In an effort to alleviate public concern, the Ventner Institute, along with the Center for Strategic & International Studies (CSIS) and the Massachusetts Institute of Technology (MIT), recently initiated a project to “explore the risks and benefits of this emerging technology, as well as possible safeguards to prevent abuse, including bioterrorism”. While I find the goal of the study to be commendable, I must admit it is problematic to have groups with vested interests to self-police their own research.

The bottom line is this! Synthetic biology has the great potential to impact our lives in ways we only imagined a decade ago. It could lead to major advances in medicine, energy, environment and industry. But there are also risks! Do we really know the scope of the uncertainties associated with these risks? Do we have realistic strategies to deal with accidents that may occur? And how do we keep the technology out of the hands of those who mean to do us harm?
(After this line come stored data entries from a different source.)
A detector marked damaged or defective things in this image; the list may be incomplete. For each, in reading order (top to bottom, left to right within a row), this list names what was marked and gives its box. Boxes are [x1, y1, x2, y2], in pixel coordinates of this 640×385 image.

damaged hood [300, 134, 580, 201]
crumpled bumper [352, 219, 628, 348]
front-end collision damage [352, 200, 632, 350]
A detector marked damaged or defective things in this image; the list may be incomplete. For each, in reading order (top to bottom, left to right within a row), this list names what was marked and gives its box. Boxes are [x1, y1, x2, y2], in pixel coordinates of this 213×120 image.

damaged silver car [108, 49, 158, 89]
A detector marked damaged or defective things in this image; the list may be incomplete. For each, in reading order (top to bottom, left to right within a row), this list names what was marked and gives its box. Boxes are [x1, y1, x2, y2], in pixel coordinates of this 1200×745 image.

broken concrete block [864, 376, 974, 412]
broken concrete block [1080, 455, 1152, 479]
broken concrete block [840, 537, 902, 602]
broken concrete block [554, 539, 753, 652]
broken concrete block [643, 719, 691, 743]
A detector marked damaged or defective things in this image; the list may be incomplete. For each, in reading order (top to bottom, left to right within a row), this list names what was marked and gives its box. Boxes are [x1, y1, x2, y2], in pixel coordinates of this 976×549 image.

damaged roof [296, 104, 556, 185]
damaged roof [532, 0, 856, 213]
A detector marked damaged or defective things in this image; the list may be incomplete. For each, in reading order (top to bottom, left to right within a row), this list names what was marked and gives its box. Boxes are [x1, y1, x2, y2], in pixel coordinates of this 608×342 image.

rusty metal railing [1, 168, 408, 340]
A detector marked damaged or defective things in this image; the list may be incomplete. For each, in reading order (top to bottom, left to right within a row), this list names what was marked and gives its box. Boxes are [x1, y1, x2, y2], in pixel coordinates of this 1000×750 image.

If we do not have satifactory answers to these questions, then the risks outweigh any potential benefit that could be generated and therefore should not be taken. I am not convinced that these questions have adequately been answered. And the people in charge of looking for the answers are vested in the implementation of the technology itself, and should not be trusted.

Perhaps Dr. Ventner should curb his ego and exercise a little caution, lest he become the modern version of Victor Frankenstein.

1 Comments:

At 11:13 AM, Anonymous Roy said...

Great Post! While genetic science is a little out of my area of expertise, I am fascinated by the accomplishments and possiblities.

Could this lead to the recreation of diosaurs? Or is he talking about creating entirely new species?

This Venter guy sounds like an ass. I must say that I am not surprised. It is scary to think of all the bad things that can happen. I just don't see how we can put the cat back in the bag. Perehaps if I was on the brink of greatness I would overlook the problems as well. We can only hope if there ever is a bio-terror attack, that it gets his ass first.